## Selection
= = =
Can we go beyond store/restore to more easily reuse the network?

Description of problem

I want to save the entire network (setup and states) to reuse across interpreter sessions. I wish I could pickle/dill the whole thing, but this runs into problems with weakref and generated code. I see the closest thing to a solution provided by Brian is the store()/restore() functions but for restore to work I need to reconstruct the network exactly as before. I’ll do it if I have to, but first, how hard would it be to automate the reconstruction part (everything minus generated code, I assume)? If it wouldn’t be overly difficult, I’d rather contribute a general solution to future Brian users than just solve the problem one time for my use case.

For context, I need to save and load the network repeatedly in different parts of an experiment pipeline (which I mentioned here). For example, run a training simulation once, save the whole network, then run experiments with different parameters in parallel. I need to be able to load the trained network from the saved file in multiple interpreter sessions.

Ideas

  • create additional save()/load() functions, could pickle everything including states but removing problematic parts (weakrefs, device?)
  • optionally save the device (device['arrays'] seems to be where the weakref problem is occurring) with normal, not weak, references

Full traceback of error (if relevant)

weakref causes problems after unpickling, but only once I try to run:

Traceback (most recent call last):
  File "/home/kyle/miniforge3/envs/snakemake/lib/python3.12/site-packages/brian2/core/network.py", line 1003, in before_run
    obj.before_run(run_namespace)
  File "/home/kyle/miniforge3/envs/snakemake/lib/python3.12/site-packages/brian2/groups/group.py", line 1266, in before_run
    self.create_code_objects(run_namespace)
  File "/home/kyle/miniforge3/envs/snakemake/lib/python3.12/site-packages/brian2/groups/group.py", line 1259, in create_code_objects
    code_object = self.create_default_code_object(run_namespace)
= = =
## Supplied material
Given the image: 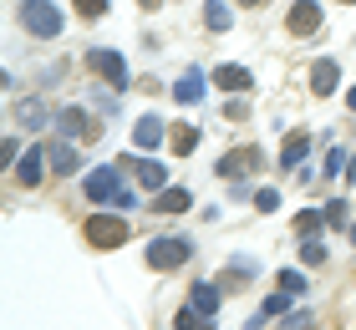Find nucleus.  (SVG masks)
<instances>
[{
    "instance_id": "f257e3e1",
    "label": "nucleus",
    "mask_w": 356,
    "mask_h": 330,
    "mask_svg": "<svg viewBox=\"0 0 356 330\" xmlns=\"http://www.w3.org/2000/svg\"><path fill=\"white\" fill-rule=\"evenodd\" d=\"M82 234H87V244H97V249H118L127 239V224H122V213L112 208V213H92L82 224Z\"/></svg>"
},
{
    "instance_id": "f03ea898",
    "label": "nucleus",
    "mask_w": 356,
    "mask_h": 330,
    "mask_svg": "<svg viewBox=\"0 0 356 330\" xmlns=\"http://www.w3.org/2000/svg\"><path fill=\"white\" fill-rule=\"evenodd\" d=\"M21 21L26 31H36V36H61V10L51 6V0H26V10H21Z\"/></svg>"
},
{
    "instance_id": "7ed1b4c3",
    "label": "nucleus",
    "mask_w": 356,
    "mask_h": 330,
    "mask_svg": "<svg viewBox=\"0 0 356 330\" xmlns=\"http://www.w3.org/2000/svg\"><path fill=\"white\" fill-rule=\"evenodd\" d=\"M188 254H193L188 239H153L148 244V264L153 270H178V264H188Z\"/></svg>"
},
{
    "instance_id": "20e7f679",
    "label": "nucleus",
    "mask_w": 356,
    "mask_h": 330,
    "mask_svg": "<svg viewBox=\"0 0 356 330\" xmlns=\"http://www.w3.org/2000/svg\"><path fill=\"white\" fill-rule=\"evenodd\" d=\"M87 198L92 204H118L122 198V173L118 168H92L87 173Z\"/></svg>"
},
{
    "instance_id": "39448f33",
    "label": "nucleus",
    "mask_w": 356,
    "mask_h": 330,
    "mask_svg": "<svg viewBox=\"0 0 356 330\" xmlns=\"http://www.w3.org/2000/svg\"><path fill=\"white\" fill-rule=\"evenodd\" d=\"M87 66L107 81V87H118V92L127 87V61H122L118 51H102V46H97V51H87Z\"/></svg>"
},
{
    "instance_id": "423d86ee",
    "label": "nucleus",
    "mask_w": 356,
    "mask_h": 330,
    "mask_svg": "<svg viewBox=\"0 0 356 330\" xmlns=\"http://www.w3.org/2000/svg\"><path fill=\"white\" fill-rule=\"evenodd\" d=\"M254 168H260V147H234V153H224V163H219L224 178H239V173H254Z\"/></svg>"
},
{
    "instance_id": "0eeeda50",
    "label": "nucleus",
    "mask_w": 356,
    "mask_h": 330,
    "mask_svg": "<svg viewBox=\"0 0 356 330\" xmlns=\"http://www.w3.org/2000/svg\"><path fill=\"white\" fill-rule=\"evenodd\" d=\"M311 31H321V0H300L290 10V36H311Z\"/></svg>"
},
{
    "instance_id": "6e6552de",
    "label": "nucleus",
    "mask_w": 356,
    "mask_h": 330,
    "mask_svg": "<svg viewBox=\"0 0 356 330\" xmlns=\"http://www.w3.org/2000/svg\"><path fill=\"white\" fill-rule=\"evenodd\" d=\"M204 87H209V81H204L199 72L178 76V81H173V102H178V107H193V102H204Z\"/></svg>"
},
{
    "instance_id": "1a4fd4ad",
    "label": "nucleus",
    "mask_w": 356,
    "mask_h": 330,
    "mask_svg": "<svg viewBox=\"0 0 356 330\" xmlns=\"http://www.w3.org/2000/svg\"><path fill=\"white\" fill-rule=\"evenodd\" d=\"M214 87H224V92H250V87H254V76L245 72V66H234V61H229V66H219V72H214Z\"/></svg>"
},
{
    "instance_id": "9d476101",
    "label": "nucleus",
    "mask_w": 356,
    "mask_h": 330,
    "mask_svg": "<svg viewBox=\"0 0 356 330\" xmlns=\"http://www.w3.org/2000/svg\"><path fill=\"white\" fill-rule=\"evenodd\" d=\"M46 158H51L56 173H76V168H82V153H76L72 142H51V147H46Z\"/></svg>"
},
{
    "instance_id": "9b49d317",
    "label": "nucleus",
    "mask_w": 356,
    "mask_h": 330,
    "mask_svg": "<svg viewBox=\"0 0 356 330\" xmlns=\"http://www.w3.org/2000/svg\"><path fill=\"white\" fill-rule=\"evenodd\" d=\"M133 142L143 147V153H153V147L163 142V122H158V117H138V127H133Z\"/></svg>"
},
{
    "instance_id": "f8f14e48",
    "label": "nucleus",
    "mask_w": 356,
    "mask_h": 330,
    "mask_svg": "<svg viewBox=\"0 0 356 330\" xmlns=\"http://www.w3.org/2000/svg\"><path fill=\"white\" fill-rule=\"evenodd\" d=\"M305 153H311V132H290L285 147H280V168H296Z\"/></svg>"
},
{
    "instance_id": "ddd939ff",
    "label": "nucleus",
    "mask_w": 356,
    "mask_h": 330,
    "mask_svg": "<svg viewBox=\"0 0 356 330\" xmlns=\"http://www.w3.org/2000/svg\"><path fill=\"white\" fill-rule=\"evenodd\" d=\"M46 163H51V158H46V147H31V153L21 158V183H41V178H46Z\"/></svg>"
},
{
    "instance_id": "4468645a",
    "label": "nucleus",
    "mask_w": 356,
    "mask_h": 330,
    "mask_svg": "<svg viewBox=\"0 0 356 330\" xmlns=\"http://www.w3.org/2000/svg\"><path fill=\"white\" fill-rule=\"evenodd\" d=\"M336 76H341V72H336V61H316V66H311V87H316L321 97L336 92Z\"/></svg>"
},
{
    "instance_id": "2eb2a0df",
    "label": "nucleus",
    "mask_w": 356,
    "mask_h": 330,
    "mask_svg": "<svg viewBox=\"0 0 356 330\" xmlns=\"http://www.w3.org/2000/svg\"><path fill=\"white\" fill-rule=\"evenodd\" d=\"M138 183L153 188V193H163V183H168V163H138Z\"/></svg>"
},
{
    "instance_id": "dca6fc26",
    "label": "nucleus",
    "mask_w": 356,
    "mask_h": 330,
    "mask_svg": "<svg viewBox=\"0 0 356 330\" xmlns=\"http://www.w3.org/2000/svg\"><path fill=\"white\" fill-rule=\"evenodd\" d=\"M188 305L199 310V315H214V310H219V290H214V285H193Z\"/></svg>"
},
{
    "instance_id": "f3484780",
    "label": "nucleus",
    "mask_w": 356,
    "mask_h": 330,
    "mask_svg": "<svg viewBox=\"0 0 356 330\" xmlns=\"http://www.w3.org/2000/svg\"><path fill=\"white\" fill-rule=\"evenodd\" d=\"M204 21H209V31H229V21H234V10L224 6V0H209V6H204Z\"/></svg>"
},
{
    "instance_id": "a211bd4d",
    "label": "nucleus",
    "mask_w": 356,
    "mask_h": 330,
    "mask_svg": "<svg viewBox=\"0 0 356 330\" xmlns=\"http://www.w3.org/2000/svg\"><path fill=\"white\" fill-rule=\"evenodd\" d=\"M158 208H163V213H184L188 208V193L184 188H163V193H158Z\"/></svg>"
},
{
    "instance_id": "6ab92c4d",
    "label": "nucleus",
    "mask_w": 356,
    "mask_h": 330,
    "mask_svg": "<svg viewBox=\"0 0 356 330\" xmlns=\"http://www.w3.org/2000/svg\"><path fill=\"white\" fill-rule=\"evenodd\" d=\"M193 142H199V132H193V127H173V138H168V147H173L178 158L193 153Z\"/></svg>"
},
{
    "instance_id": "aec40b11",
    "label": "nucleus",
    "mask_w": 356,
    "mask_h": 330,
    "mask_svg": "<svg viewBox=\"0 0 356 330\" xmlns=\"http://www.w3.org/2000/svg\"><path fill=\"white\" fill-rule=\"evenodd\" d=\"M173 325H178V330H214V325H209V315H199L193 305H188V310H178V320H173Z\"/></svg>"
},
{
    "instance_id": "412c9836",
    "label": "nucleus",
    "mask_w": 356,
    "mask_h": 330,
    "mask_svg": "<svg viewBox=\"0 0 356 330\" xmlns=\"http://www.w3.org/2000/svg\"><path fill=\"white\" fill-rule=\"evenodd\" d=\"M316 229H321V213H316V208H305V213H296V234H305V239H311Z\"/></svg>"
},
{
    "instance_id": "4be33fe9",
    "label": "nucleus",
    "mask_w": 356,
    "mask_h": 330,
    "mask_svg": "<svg viewBox=\"0 0 356 330\" xmlns=\"http://www.w3.org/2000/svg\"><path fill=\"white\" fill-rule=\"evenodd\" d=\"M300 259H305V264H326V244H321V239H305V244H300Z\"/></svg>"
},
{
    "instance_id": "5701e85b",
    "label": "nucleus",
    "mask_w": 356,
    "mask_h": 330,
    "mask_svg": "<svg viewBox=\"0 0 356 330\" xmlns=\"http://www.w3.org/2000/svg\"><path fill=\"white\" fill-rule=\"evenodd\" d=\"M280 330H316V320L305 310H296V315H280Z\"/></svg>"
},
{
    "instance_id": "b1692460",
    "label": "nucleus",
    "mask_w": 356,
    "mask_h": 330,
    "mask_svg": "<svg viewBox=\"0 0 356 330\" xmlns=\"http://www.w3.org/2000/svg\"><path fill=\"white\" fill-rule=\"evenodd\" d=\"M41 117H46L41 102H21V122H26V127H41Z\"/></svg>"
},
{
    "instance_id": "393cba45",
    "label": "nucleus",
    "mask_w": 356,
    "mask_h": 330,
    "mask_svg": "<svg viewBox=\"0 0 356 330\" xmlns=\"http://www.w3.org/2000/svg\"><path fill=\"white\" fill-rule=\"evenodd\" d=\"M280 290H285V295H300V290H305V274H300V270H285V274H280Z\"/></svg>"
},
{
    "instance_id": "a878e982",
    "label": "nucleus",
    "mask_w": 356,
    "mask_h": 330,
    "mask_svg": "<svg viewBox=\"0 0 356 330\" xmlns=\"http://www.w3.org/2000/svg\"><path fill=\"white\" fill-rule=\"evenodd\" d=\"M346 163H351V158L341 153V147H331V153H326V163H321V173H341Z\"/></svg>"
},
{
    "instance_id": "bb28decb",
    "label": "nucleus",
    "mask_w": 356,
    "mask_h": 330,
    "mask_svg": "<svg viewBox=\"0 0 356 330\" xmlns=\"http://www.w3.org/2000/svg\"><path fill=\"white\" fill-rule=\"evenodd\" d=\"M56 122H61V127H67V132H76V127H82V122H87V112H82V107H67V112H61V117H56Z\"/></svg>"
},
{
    "instance_id": "cd10ccee",
    "label": "nucleus",
    "mask_w": 356,
    "mask_h": 330,
    "mask_svg": "<svg viewBox=\"0 0 356 330\" xmlns=\"http://www.w3.org/2000/svg\"><path fill=\"white\" fill-rule=\"evenodd\" d=\"M285 300H290V295L280 290V295H270V300H265V310H260V315L270 320V315H285Z\"/></svg>"
},
{
    "instance_id": "c85d7f7f",
    "label": "nucleus",
    "mask_w": 356,
    "mask_h": 330,
    "mask_svg": "<svg viewBox=\"0 0 356 330\" xmlns=\"http://www.w3.org/2000/svg\"><path fill=\"white\" fill-rule=\"evenodd\" d=\"M76 10H82V15H92V21H97V15H107V0H76Z\"/></svg>"
},
{
    "instance_id": "c756f323",
    "label": "nucleus",
    "mask_w": 356,
    "mask_h": 330,
    "mask_svg": "<svg viewBox=\"0 0 356 330\" xmlns=\"http://www.w3.org/2000/svg\"><path fill=\"white\" fill-rule=\"evenodd\" d=\"M254 208H260V213H275V208H280V193H270V188H265L260 198H254Z\"/></svg>"
},
{
    "instance_id": "7c9ffc66",
    "label": "nucleus",
    "mask_w": 356,
    "mask_h": 330,
    "mask_svg": "<svg viewBox=\"0 0 356 330\" xmlns=\"http://www.w3.org/2000/svg\"><path fill=\"white\" fill-rule=\"evenodd\" d=\"M326 219L341 229V224H351V213H346V204H331V208H326Z\"/></svg>"
},
{
    "instance_id": "2f4dec72",
    "label": "nucleus",
    "mask_w": 356,
    "mask_h": 330,
    "mask_svg": "<svg viewBox=\"0 0 356 330\" xmlns=\"http://www.w3.org/2000/svg\"><path fill=\"white\" fill-rule=\"evenodd\" d=\"M346 178H351V183H356V153H351V163H346Z\"/></svg>"
},
{
    "instance_id": "473e14b6",
    "label": "nucleus",
    "mask_w": 356,
    "mask_h": 330,
    "mask_svg": "<svg viewBox=\"0 0 356 330\" xmlns=\"http://www.w3.org/2000/svg\"><path fill=\"white\" fill-rule=\"evenodd\" d=\"M346 107H351V112H356V87H351V92H346Z\"/></svg>"
},
{
    "instance_id": "72a5a7b5",
    "label": "nucleus",
    "mask_w": 356,
    "mask_h": 330,
    "mask_svg": "<svg viewBox=\"0 0 356 330\" xmlns=\"http://www.w3.org/2000/svg\"><path fill=\"white\" fill-rule=\"evenodd\" d=\"M138 6H143V10H153V6H158V0H138Z\"/></svg>"
},
{
    "instance_id": "f704fd0d",
    "label": "nucleus",
    "mask_w": 356,
    "mask_h": 330,
    "mask_svg": "<svg viewBox=\"0 0 356 330\" xmlns=\"http://www.w3.org/2000/svg\"><path fill=\"white\" fill-rule=\"evenodd\" d=\"M239 6H265V0H239Z\"/></svg>"
},
{
    "instance_id": "c9c22d12",
    "label": "nucleus",
    "mask_w": 356,
    "mask_h": 330,
    "mask_svg": "<svg viewBox=\"0 0 356 330\" xmlns=\"http://www.w3.org/2000/svg\"><path fill=\"white\" fill-rule=\"evenodd\" d=\"M351 244H356V224H351Z\"/></svg>"
}]
</instances>
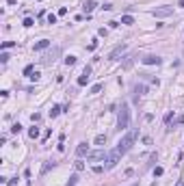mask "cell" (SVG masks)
<instances>
[{
	"mask_svg": "<svg viewBox=\"0 0 184 186\" xmlns=\"http://www.w3.org/2000/svg\"><path fill=\"white\" fill-rule=\"evenodd\" d=\"M178 121H180V123H184V115H182V117H180V119H178Z\"/></svg>",
	"mask_w": 184,
	"mask_h": 186,
	"instance_id": "obj_37",
	"label": "cell"
},
{
	"mask_svg": "<svg viewBox=\"0 0 184 186\" xmlns=\"http://www.w3.org/2000/svg\"><path fill=\"white\" fill-rule=\"evenodd\" d=\"M163 173H165V169H163V167H156V169H154V177H160Z\"/></svg>",
	"mask_w": 184,
	"mask_h": 186,
	"instance_id": "obj_22",
	"label": "cell"
},
{
	"mask_svg": "<svg viewBox=\"0 0 184 186\" xmlns=\"http://www.w3.org/2000/svg\"><path fill=\"white\" fill-rule=\"evenodd\" d=\"M76 56H72V54H69V56H65V65H67V67H72V65H76Z\"/></svg>",
	"mask_w": 184,
	"mask_h": 186,
	"instance_id": "obj_15",
	"label": "cell"
},
{
	"mask_svg": "<svg viewBox=\"0 0 184 186\" xmlns=\"http://www.w3.org/2000/svg\"><path fill=\"white\" fill-rule=\"evenodd\" d=\"M102 91V84H93L91 89H89V93H100Z\"/></svg>",
	"mask_w": 184,
	"mask_h": 186,
	"instance_id": "obj_24",
	"label": "cell"
},
{
	"mask_svg": "<svg viewBox=\"0 0 184 186\" xmlns=\"http://www.w3.org/2000/svg\"><path fill=\"white\" fill-rule=\"evenodd\" d=\"M11 132H13V134L22 132V126H19V123H13V128H11Z\"/></svg>",
	"mask_w": 184,
	"mask_h": 186,
	"instance_id": "obj_26",
	"label": "cell"
},
{
	"mask_svg": "<svg viewBox=\"0 0 184 186\" xmlns=\"http://www.w3.org/2000/svg\"><path fill=\"white\" fill-rule=\"evenodd\" d=\"M171 119H173V113L169 110V113H167L165 117H163V121H165V123H171Z\"/></svg>",
	"mask_w": 184,
	"mask_h": 186,
	"instance_id": "obj_25",
	"label": "cell"
},
{
	"mask_svg": "<svg viewBox=\"0 0 184 186\" xmlns=\"http://www.w3.org/2000/svg\"><path fill=\"white\" fill-rule=\"evenodd\" d=\"M95 7H97V5H95V0H87V2L83 5V9H85V13L89 15V13H91L93 9H95Z\"/></svg>",
	"mask_w": 184,
	"mask_h": 186,
	"instance_id": "obj_11",
	"label": "cell"
},
{
	"mask_svg": "<svg viewBox=\"0 0 184 186\" xmlns=\"http://www.w3.org/2000/svg\"><path fill=\"white\" fill-rule=\"evenodd\" d=\"M58 54H61V48H54L52 52H48V54L44 56V59H41V63H44V65H52L54 61H56V56H58Z\"/></svg>",
	"mask_w": 184,
	"mask_h": 186,
	"instance_id": "obj_4",
	"label": "cell"
},
{
	"mask_svg": "<svg viewBox=\"0 0 184 186\" xmlns=\"http://www.w3.org/2000/svg\"><path fill=\"white\" fill-rule=\"evenodd\" d=\"M121 24H126V26L134 24V17H132V15H124V17H121Z\"/></svg>",
	"mask_w": 184,
	"mask_h": 186,
	"instance_id": "obj_13",
	"label": "cell"
},
{
	"mask_svg": "<svg viewBox=\"0 0 184 186\" xmlns=\"http://www.w3.org/2000/svg\"><path fill=\"white\" fill-rule=\"evenodd\" d=\"M52 167H54V162H46V165L41 167V175H46V173H48L50 169H52Z\"/></svg>",
	"mask_w": 184,
	"mask_h": 186,
	"instance_id": "obj_16",
	"label": "cell"
},
{
	"mask_svg": "<svg viewBox=\"0 0 184 186\" xmlns=\"http://www.w3.org/2000/svg\"><path fill=\"white\" fill-rule=\"evenodd\" d=\"M150 186H156V182H152V184H150Z\"/></svg>",
	"mask_w": 184,
	"mask_h": 186,
	"instance_id": "obj_38",
	"label": "cell"
},
{
	"mask_svg": "<svg viewBox=\"0 0 184 186\" xmlns=\"http://www.w3.org/2000/svg\"><path fill=\"white\" fill-rule=\"evenodd\" d=\"M76 180H78V175H72L69 182H67V186H76Z\"/></svg>",
	"mask_w": 184,
	"mask_h": 186,
	"instance_id": "obj_32",
	"label": "cell"
},
{
	"mask_svg": "<svg viewBox=\"0 0 184 186\" xmlns=\"http://www.w3.org/2000/svg\"><path fill=\"white\" fill-rule=\"evenodd\" d=\"M128 123H130V108H128V104H121V106H119V119H117V128H119V130H126Z\"/></svg>",
	"mask_w": 184,
	"mask_h": 186,
	"instance_id": "obj_2",
	"label": "cell"
},
{
	"mask_svg": "<svg viewBox=\"0 0 184 186\" xmlns=\"http://www.w3.org/2000/svg\"><path fill=\"white\" fill-rule=\"evenodd\" d=\"M89 78H91V67H85L83 69V76H78V87H85V84L89 82Z\"/></svg>",
	"mask_w": 184,
	"mask_h": 186,
	"instance_id": "obj_6",
	"label": "cell"
},
{
	"mask_svg": "<svg viewBox=\"0 0 184 186\" xmlns=\"http://www.w3.org/2000/svg\"><path fill=\"white\" fill-rule=\"evenodd\" d=\"M175 186H184V180H178V184H175Z\"/></svg>",
	"mask_w": 184,
	"mask_h": 186,
	"instance_id": "obj_35",
	"label": "cell"
},
{
	"mask_svg": "<svg viewBox=\"0 0 184 186\" xmlns=\"http://www.w3.org/2000/svg\"><path fill=\"white\" fill-rule=\"evenodd\" d=\"M61 110H63V108H61V106H52V110H50V117H58V113H61Z\"/></svg>",
	"mask_w": 184,
	"mask_h": 186,
	"instance_id": "obj_17",
	"label": "cell"
},
{
	"mask_svg": "<svg viewBox=\"0 0 184 186\" xmlns=\"http://www.w3.org/2000/svg\"><path fill=\"white\" fill-rule=\"evenodd\" d=\"M134 138H136V132H134V130H130V132H128L126 136H124V138H121L119 143H117V147H115V149H117V152L121 154V156H124V154H126L128 149L132 147V143H134Z\"/></svg>",
	"mask_w": 184,
	"mask_h": 186,
	"instance_id": "obj_1",
	"label": "cell"
},
{
	"mask_svg": "<svg viewBox=\"0 0 184 186\" xmlns=\"http://www.w3.org/2000/svg\"><path fill=\"white\" fill-rule=\"evenodd\" d=\"M152 13H154V17H167V15L173 13V9H171V7H156Z\"/></svg>",
	"mask_w": 184,
	"mask_h": 186,
	"instance_id": "obj_5",
	"label": "cell"
},
{
	"mask_svg": "<svg viewBox=\"0 0 184 186\" xmlns=\"http://www.w3.org/2000/svg\"><path fill=\"white\" fill-rule=\"evenodd\" d=\"M93 143H95V145H104V143H106V134H97Z\"/></svg>",
	"mask_w": 184,
	"mask_h": 186,
	"instance_id": "obj_14",
	"label": "cell"
},
{
	"mask_svg": "<svg viewBox=\"0 0 184 186\" xmlns=\"http://www.w3.org/2000/svg\"><path fill=\"white\" fill-rule=\"evenodd\" d=\"M48 24H56V15H54V13L48 15Z\"/></svg>",
	"mask_w": 184,
	"mask_h": 186,
	"instance_id": "obj_29",
	"label": "cell"
},
{
	"mask_svg": "<svg viewBox=\"0 0 184 186\" xmlns=\"http://www.w3.org/2000/svg\"><path fill=\"white\" fill-rule=\"evenodd\" d=\"M178 5H180V7H182V9H184V0H180V2H178Z\"/></svg>",
	"mask_w": 184,
	"mask_h": 186,
	"instance_id": "obj_36",
	"label": "cell"
},
{
	"mask_svg": "<svg viewBox=\"0 0 184 186\" xmlns=\"http://www.w3.org/2000/svg\"><path fill=\"white\" fill-rule=\"evenodd\" d=\"M141 61H143L145 65H160V63H163V59L156 56V54H147V56H143Z\"/></svg>",
	"mask_w": 184,
	"mask_h": 186,
	"instance_id": "obj_9",
	"label": "cell"
},
{
	"mask_svg": "<svg viewBox=\"0 0 184 186\" xmlns=\"http://www.w3.org/2000/svg\"><path fill=\"white\" fill-rule=\"evenodd\" d=\"M134 93L136 95H143V93H145V87H143V84H134Z\"/></svg>",
	"mask_w": 184,
	"mask_h": 186,
	"instance_id": "obj_18",
	"label": "cell"
},
{
	"mask_svg": "<svg viewBox=\"0 0 184 186\" xmlns=\"http://www.w3.org/2000/svg\"><path fill=\"white\" fill-rule=\"evenodd\" d=\"M106 156H108V154L106 152H104V149H97V152H89V160H91V162H95V160H106Z\"/></svg>",
	"mask_w": 184,
	"mask_h": 186,
	"instance_id": "obj_8",
	"label": "cell"
},
{
	"mask_svg": "<svg viewBox=\"0 0 184 186\" xmlns=\"http://www.w3.org/2000/svg\"><path fill=\"white\" fill-rule=\"evenodd\" d=\"M0 61H2V63H7V61H9V54L2 52V54H0Z\"/></svg>",
	"mask_w": 184,
	"mask_h": 186,
	"instance_id": "obj_33",
	"label": "cell"
},
{
	"mask_svg": "<svg viewBox=\"0 0 184 186\" xmlns=\"http://www.w3.org/2000/svg\"><path fill=\"white\" fill-rule=\"evenodd\" d=\"M102 171H104V167H100V165L93 167V173H102Z\"/></svg>",
	"mask_w": 184,
	"mask_h": 186,
	"instance_id": "obj_34",
	"label": "cell"
},
{
	"mask_svg": "<svg viewBox=\"0 0 184 186\" xmlns=\"http://www.w3.org/2000/svg\"><path fill=\"white\" fill-rule=\"evenodd\" d=\"M95 48H97V41H91V43L87 45V50H89V52H93V50H95Z\"/></svg>",
	"mask_w": 184,
	"mask_h": 186,
	"instance_id": "obj_30",
	"label": "cell"
},
{
	"mask_svg": "<svg viewBox=\"0 0 184 186\" xmlns=\"http://www.w3.org/2000/svg\"><path fill=\"white\" fill-rule=\"evenodd\" d=\"M15 45V41H5V43H2V50H9V48H13Z\"/></svg>",
	"mask_w": 184,
	"mask_h": 186,
	"instance_id": "obj_27",
	"label": "cell"
},
{
	"mask_svg": "<svg viewBox=\"0 0 184 186\" xmlns=\"http://www.w3.org/2000/svg\"><path fill=\"white\" fill-rule=\"evenodd\" d=\"M50 45V41L48 39H41V41H37V43H35V52H41V50H46Z\"/></svg>",
	"mask_w": 184,
	"mask_h": 186,
	"instance_id": "obj_12",
	"label": "cell"
},
{
	"mask_svg": "<svg viewBox=\"0 0 184 186\" xmlns=\"http://www.w3.org/2000/svg\"><path fill=\"white\" fill-rule=\"evenodd\" d=\"M28 136H30V138H37V136H39V128H30V130H28Z\"/></svg>",
	"mask_w": 184,
	"mask_h": 186,
	"instance_id": "obj_19",
	"label": "cell"
},
{
	"mask_svg": "<svg viewBox=\"0 0 184 186\" xmlns=\"http://www.w3.org/2000/svg\"><path fill=\"white\" fill-rule=\"evenodd\" d=\"M74 167H76V171H83V169H85V162H83V160H78Z\"/></svg>",
	"mask_w": 184,
	"mask_h": 186,
	"instance_id": "obj_28",
	"label": "cell"
},
{
	"mask_svg": "<svg viewBox=\"0 0 184 186\" xmlns=\"http://www.w3.org/2000/svg\"><path fill=\"white\" fill-rule=\"evenodd\" d=\"M30 119H33V123H37L39 119H41V115H39V113H33V115H30Z\"/></svg>",
	"mask_w": 184,
	"mask_h": 186,
	"instance_id": "obj_31",
	"label": "cell"
},
{
	"mask_svg": "<svg viewBox=\"0 0 184 186\" xmlns=\"http://www.w3.org/2000/svg\"><path fill=\"white\" fill-rule=\"evenodd\" d=\"M33 72H35V67H33V65H26V67H24V76H28V78L33 76Z\"/></svg>",
	"mask_w": 184,
	"mask_h": 186,
	"instance_id": "obj_21",
	"label": "cell"
},
{
	"mask_svg": "<svg viewBox=\"0 0 184 186\" xmlns=\"http://www.w3.org/2000/svg\"><path fill=\"white\" fill-rule=\"evenodd\" d=\"M22 24H24L26 28H30V26H33L35 22H33V17H24V22H22Z\"/></svg>",
	"mask_w": 184,
	"mask_h": 186,
	"instance_id": "obj_23",
	"label": "cell"
},
{
	"mask_svg": "<svg viewBox=\"0 0 184 186\" xmlns=\"http://www.w3.org/2000/svg\"><path fill=\"white\" fill-rule=\"evenodd\" d=\"M126 50H128V45H126V43H119L117 48H113V50H111V54H108V59H111V61H115L117 56H119V54H124Z\"/></svg>",
	"mask_w": 184,
	"mask_h": 186,
	"instance_id": "obj_7",
	"label": "cell"
},
{
	"mask_svg": "<svg viewBox=\"0 0 184 186\" xmlns=\"http://www.w3.org/2000/svg\"><path fill=\"white\" fill-rule=\"evenodd\" d=\"M132 67V56H128L126 61H124V65H121V69H130Z\"/></svg>",
	"mask_w": 184,
	"mask_h": 186,
	"instance_id": "obj_20",
	"label": "cell"
},
{
	"mask_svg": "<svg viewBox=\"0 0 184 186\" xmlns=\"http://www.w3.org/2000/svg\"><path fill=\"white\" fill-rule=\"evenodd\" d=\"M119 158H121V154L117 152V149H113V152H108V156H106V169H113V167L117 165V162H119Z\"/></svg>",
	"mask_w": 184,
	"mask_h": 186,
	"instance_id": "obj_3",
	"label": "cell"
},
{
	"mask_svg": "<svg viewBox=\"0 0 184 186\" xmlns=\"http://www.w3.org/2000/svg\"><path fill=\"white\" fill-rule=\"evenodd\" d=\"M76 156H78V158L89 156V145H87V143H80V145L76 147Z\"/></svg>",
	"mask_w": 184,
	"mask_h": 186,
	"instance_id": "obj_10",
	"label": "cell"
}]
</instances>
= = =
## Task prompt
Echo back the full post about saving and reusing a Brian network, word for word. The rows are separate material and have no connection to the post.

## Solved problem
Can we go beyond store/restore to more easily reuse the network?

Description of problem

I want to save the entire network (setup and states) to reuse across interpreter sessions. I wish I could pickle/dill the whole thing, but this runs into problems with weakref and generated code. I see the closest thing to a solution provided by Brian is the store()/restore() functions but for restore to work I need to reconstruct the network exactly as before. I’ll do it if I have to, but first, how hard would it be to automate the reconstruction part (everything minus generated code, I assume)? If it wouldn’t be overly difficult, I’d rather contribute a general solution to future Brian users than just solve the problem one time for my use case.

For context, I need to save and load the network repeatedly in different parts of an experiment pipeline (which I mentioned here). For example, run a training simulation once, save the whole network, then run experiments with different parameters in parallel. I need to be able to load the trained network from the saved file in multiple interpreter sessions.

Ideas

  • create additional save()/load() functions, could pickle everything including states but removing problematic parts (weakrefs, device?)
  • optionally save the device (device['arrays'] seems to be where the weakref problem is occurring) with normal, not weak, references

Full traceback of error (if relevant)

weakref causes problems after unpickling, but only once I try to run:

Traceback (most recent call last):
  File "/home/kyle/miniforge3/envs/snakemake/lib/python3.12/site-packages/brian2/core/network.py", line 1003, in before_run
    obj.before_run(run_namespace)
  File "/home/kyle/miniforge3/envs/snakemake/lib/python3.12/site-packages/brian2/groups/group.py", line 1266, in before_run
    self.create_code_objects(run_namespace)
  File "/home/kyle/miniforge3/envs/snakemake/lib/python3.12/site-packages/brian2/groups/group.py", line 1259, in create_code_objects
    code_object = self.create_default_code_object(run_namespace)